ACTIVITIES -
a) Revise the stretch of the OmniGuard preprocessing text from "The image is" through "different RGB values.", putting "color values" in place of "RGB values".
b) Carry on the OmniGuard preprocessing text from the point where it stops.

Before inference, OmniGuard runs every image and audio input through a standardized preprocessing pipeline. The steps normalize each input into a consistent representation regardless of its original format, resolution, sample rate, or encoding. Text needs no preprocessing of this kind and is moderated directly.

Preprocessing is deterministic. Identical content produces identical features. When the same logical file returns different moderation outcomes across submissions, the difference almost always comes from the source file itself (its encoding, compression artifacts, metadata, or decoder behavior), not from OmniGuard.

Image preprocessing

Every submitted image runs through three steps.

1. Decode and RGB normalization

The image is decoded into a standard 3-channel RGB representation. A few decoding behaviors are worth knowing, because they are the usual reason two "identical" images score differently.

Lossy compression
JPEG images are decoded exactly as stored. Because JPEG uses lossy techniques like DCT quantization and chroma subsampling, decoded pixels are generally not identical to a lossless source. Converting a PNG to JPEG, or re-saving a JPEG several times, shifts pixel values.
Transparency (alpha)
The alpha channel is removed with no compositing against a background. Transparent pixels keep their stored RGB values rather than being flattened against white, black, or any other color.
ICC color profiles
Embedded color profiles are not applied. Pixels are interpreted directly as stored, so two files with identical visual content but different profiles can decode to different RGB values.

MATERIAL PROVIDED -
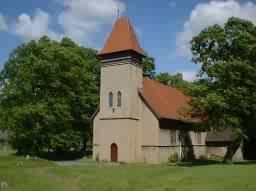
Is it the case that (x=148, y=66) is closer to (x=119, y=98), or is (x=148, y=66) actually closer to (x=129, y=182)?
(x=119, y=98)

TASK RESPONSES -
a)
The image is decoded into a standard 3-channel RGB representation. A few decoding behaviors are worth knowing, because they are the usual reason two "identical" images score differently.

Lossy compression
JPEG images are decoded exactly as stored. Because JPEG uses lossy techniques like DCT quantization and chroma subsampling, decoded pixels are generally not identical to a lossless source. Converting a PNG to JPEG, or re-saving a JPEG several times, shifts pixel values.
Transparency (alpha)
The alpha channel is removed with no compositing against a background. Transparent pixels keep their stored color values rather than being flattened against white, black, or any other color.
ICC color profiles
Embedded color profiles are not applied. Pixels are interpreted directly as stored, so two files with identical visual content but different profiles can decode to different color values.

b)
EXIF orientation
Orientation metadata is not applied. Rotations and flips recorded in EXIF are ignored and the raw stored pixel arrangement is used. Bake orientation into the pixels before upload for consistent behavior.

2. Aspect-ratio preserving resize

If the longest edge is larger than 512 pixels, the image is downscaled with bicubic interpolation so the longest edge becomes exactly 512 pixels, preserving aspect ratio. If the longest edge is already 512 pixels or smaller, no resizing happens. The step is fully deterministic: identical input pixels at identical dimensions always produce identical output.

3. Model processor

The normalized RGB image is passed to the model's native image processor, which handles tensor conversion, pixel normalization, tiling and patch generation, and model-specific feature preparation. OmniGuard does not modify or override these model-native steps.

For reproducible image results: use a lossless format (PNG preferred), bake orientation into the pixels, avoid repeated JPEG re-encoding, and strip unnecessary metadata before upload.

Audio preprocessing

OmniGuard supports common audio containers and codecs, including MP3, WAV, FLAC, OGG, and M4A. Additional formats may work depending on the decoder stack. Every submitted file runs through four steps.

1. Decode, resample, and downmix

Audio is decoded into a waveform, resampled to 16 kHz regardless of the original sample rate, and downmixed to mono.

2. Length normalization

OmniGuard analyzes audio in a fixed 300-second (5-minute) window. Clips shorter than 300 seconds are padded with silence; clips longer than 300 seconds are truncated to the first 300 seconds. This is deterministic and gives every input an identical duration.

3. Log-mel spectrogram

The 16 kHz mono waveform is converted into a log-mel spectrogram with the parameters below, using standard log-magnitude scaling and normalization. No dithering or artificial noise is added, so identical waveforms always produce identical features.

ParameterValue
Mel-frequency bins128
Analysis window25 ms
Hop size10 ms
Sample rate16 kHz, mono

4. Model processing

The spectrogram features are passed directly to the moderation model. OmniGuard does not modify or override the model's native feature processing beyond the steps described here.

For reproducible audio results: submit lossless audio when you can, ideally 16 kHz mono WAV or FLAC. Lossy formats like MP3, AAC, and OGG permanently alter the waveform during compression, and different decoders can introduce small numerical differences. Converting WAV to MP3 and back will not reproduce the original waveform exactly, even when it sounds identical.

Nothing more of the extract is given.